··· Bloc de texte ···

Le dernier Gordon Chan – “Hua Pi” alias “The painted skin” – à l’affiche en Chine

Publié le par brigitteduzan

Il s’agit d’un film de kung fu teinté de surnaturel mêlant fantastique et action, un genre qu’on a surnommé « néo-wuxia », qui tente de surfer une fois encore sur la popularité que ce genre a connue dans le passé. Hong Kong a en effet déjà produit nombre de films de ce genre. On connaît la fameuse trilogie de Ching Siu-tung, produite par Tsui Hark,  « Histoire de fantômes chinois » (倩女幽魂) dont le premier volet remonte à 1987. Le genre, déjà initié quelques années plus tôt, par le film de Tsui Hark « Zu, les guerriers de la montagne magique », a permis de renouveler la tradition du wuxiapian en y introduisant des éléments aussi romanesques que dramatiques nés d’histoires d’amour impossibles entre humains et forces occultes ; le film de Ching Siu-tung fit sensation au festival d’Avoriaz en 1988. Mais ces histoires de démons et de sorciers luttant contre des maîtres de kung fu étaient depuis lors largement passées de mode et le genre avait été abandonné.

···

- Consignes
Pour chacune des affirmations suivantes, dites si elle concorde avec le texte ci-dessus en répondant par oui ou non, et citez mot pour mot les termes du texte qui tranchent.
1. Le premier volet de la trilogie « Histoire de fantômes chinois » date de 1987.
2. Cette trilogie a été produite par Ching Siu-tung.
3. Le film de Ching Siu-tung a fait sensation au festival de Cannes.

··· Bloc de données ···

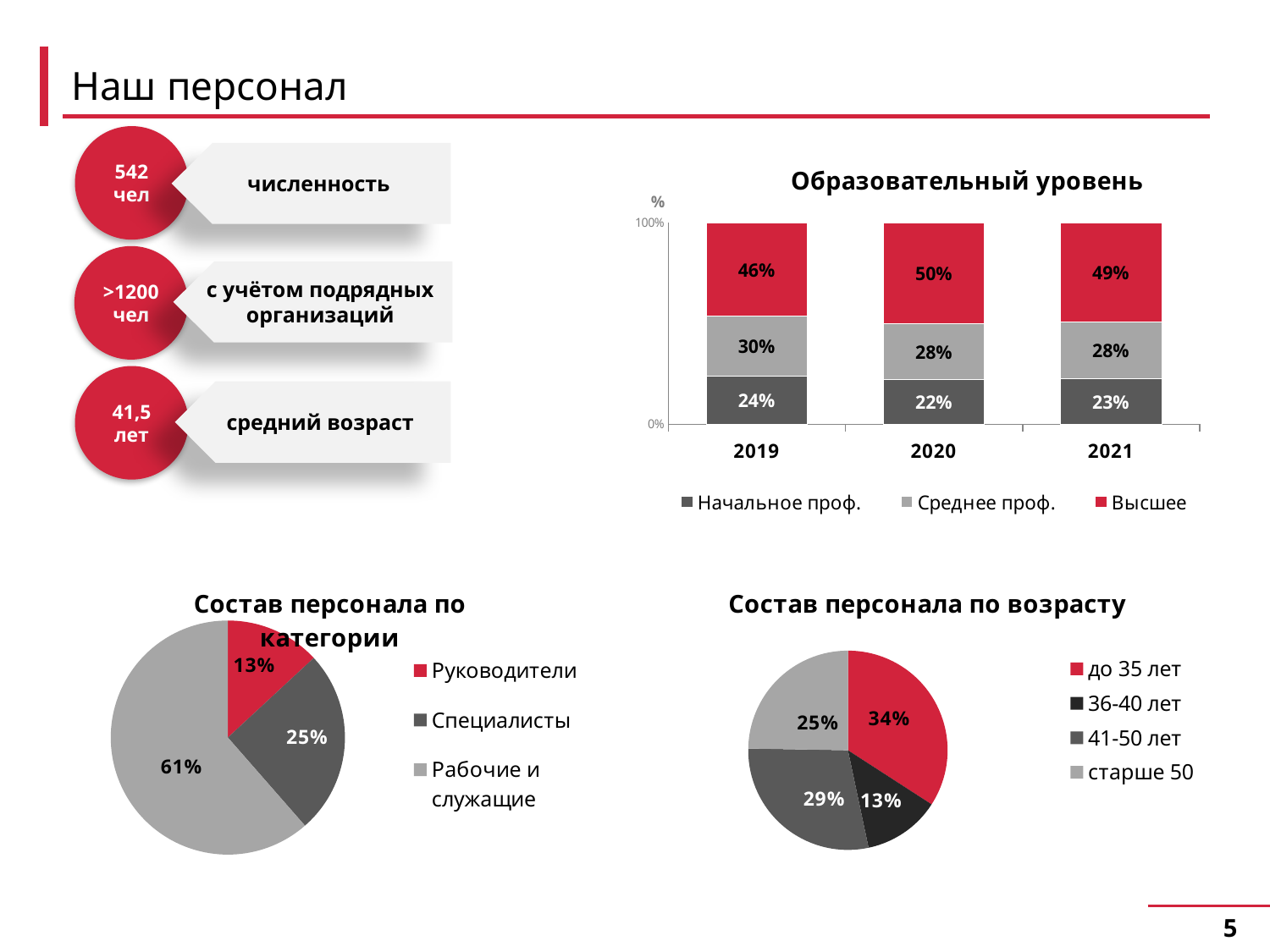
In the pie chart "Состав персонала по категории", what share do Рабочие и служащие have? 61% In the chart "Образовательный уровень", how many years are shown on the x axis? 3 In the pie chart "Состав персонала по возрасту", how many age groups does the legend list? 4 In the chart "Образовательный уровень", how many series does the legend list? 3 What kind of chart is "Образовательный уровень"? Stacked bar chart In the pie chart "Состав персонала по категории", which category has the smallest share? Руководители In the chart "Образовательный уровень", what is the difference between Высшее and Начальное проф. in 2021? 26% In the chart "Образовательный уровень", what is the value for Среднее проф. in 2021? 28% In the chart "Образовательный уровень", what is the value for Высшее in 2020? 50% In the pie chart "Состав персонала по возрасту", what share does the group до 35 лет have? 34% In the chart "Образовательный уровень", what is the value for Начальное проф. in 2019? 24% In the pie chart "Состав персонала по возрасту", which is larger: 41-50 лет or старше 50? 41-50 лет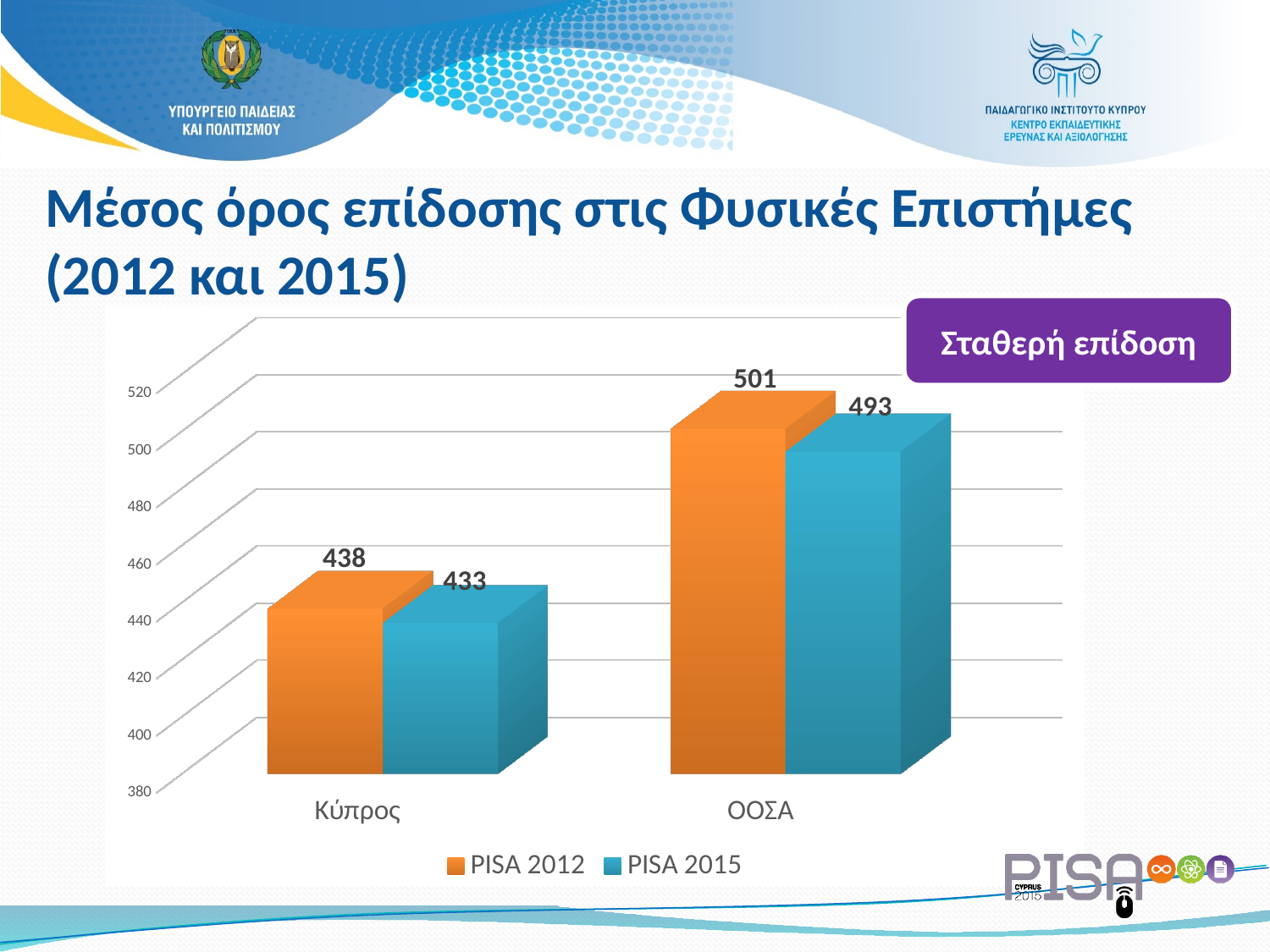
What is the PISA 2012 value for ΟΟΣΑ? 501 What is the difference between the PISA 2012 and PISA 2015 values for ΟΟΣΑ? 8 How many series does the legend list? 2 What is the PISA 2015 value for ΟΟΣΑ? 493 What is the difference between the PISA 2012 values for ΟΟΣΑ and Κύπρος? 63 What is the PISA 2015 value for Κύπρος? 433 How many categories are shown on the x axis? 2 What kind of chart is shown on the slide? Bar chart Which category has the lowest PISA 2015 value? Κύπρος What is the PISA 2012 value for Κύπρος? 438 Which is larger: the PISA 2015 value for Κύπρος or the PISA 2015 value for ΟΟΣΑ? ΟΟΣΑ Which category has the highest PISA 2012 value? ΟΟΣΑ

···

- Réponse
1. Oui : « dont le premier volet remonte à 1987 ».
2. Non : « la fameuse trilogie de Ching Siu-tung, produite par Tsui Hark ».
3. Non : « le film de Ching Siu-tung fit sensation au festival d’Avoriaz en 1988 ».